▸ **Exercise**:
If a line in the entries below includes the string "металл", copy it out.
---
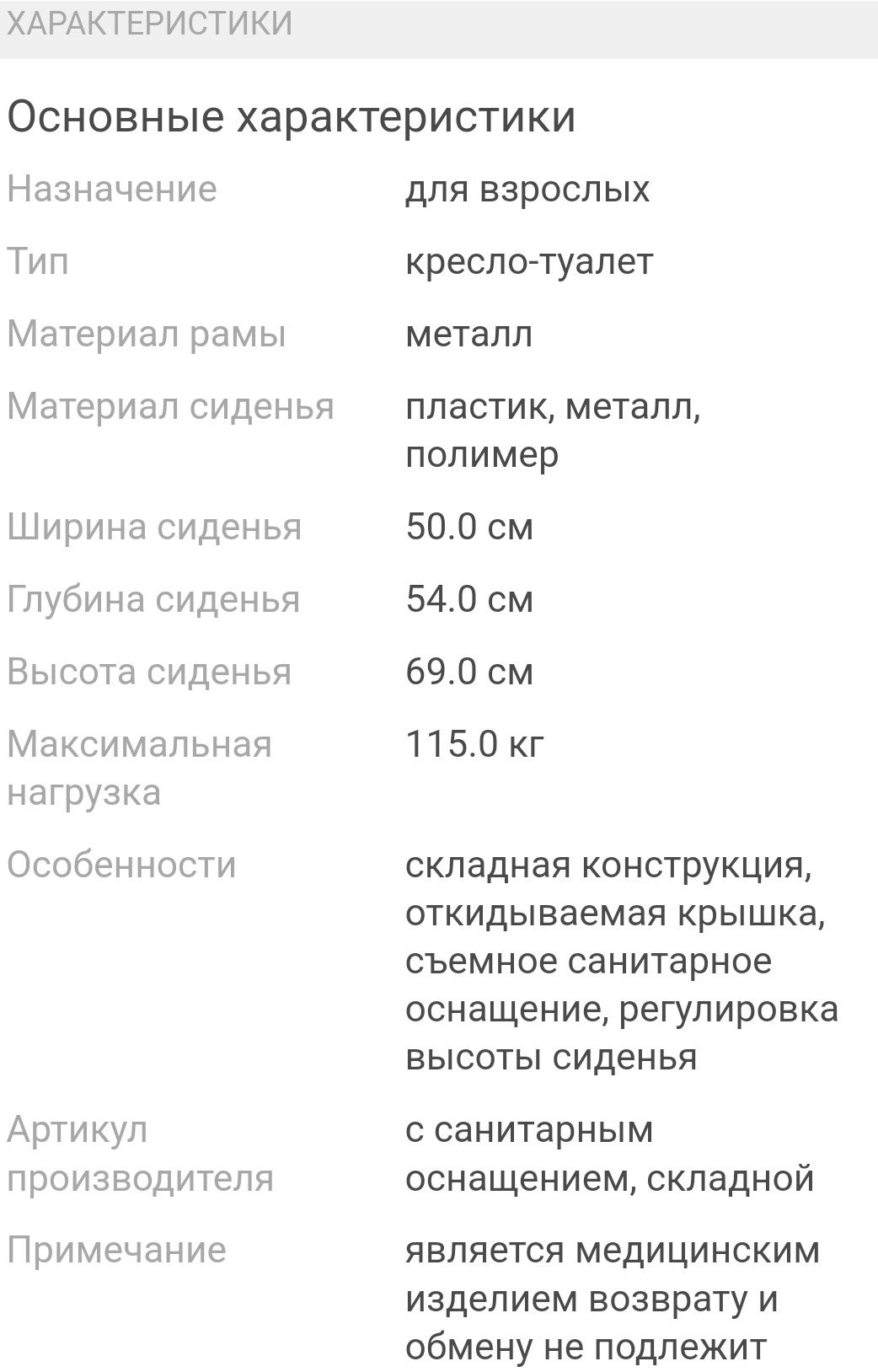 ХАРАКТЕРИСТИКИ

Основные характеристики

| | |
|---|---|
| Назначение | для взрослых |
| Тип | кресло-туалет |
| Материал рамы | металл |
| Материал сиденья | пластик, металл, полимер |
| Ширина сиденья | 50.0 см |
| Глубина сиденья | 54.0 см |
| Высота сиденья | 69.0 см |
| Максимальная нагрузка | 115.0 кг |
| Особенности | складная конструкция, откидываемая крышка, съемное санитарное оснащение, регулировка высоты сиденья |
| Артикул производителя | с санитарным оснащением, складной |
| Примечание | является медицинским изделием возврату и обмену не подлежит |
---
▸ **Result of this exercise**:
| Материал рамы | металл |
| Материал сиденья | пластик, металл, полимер |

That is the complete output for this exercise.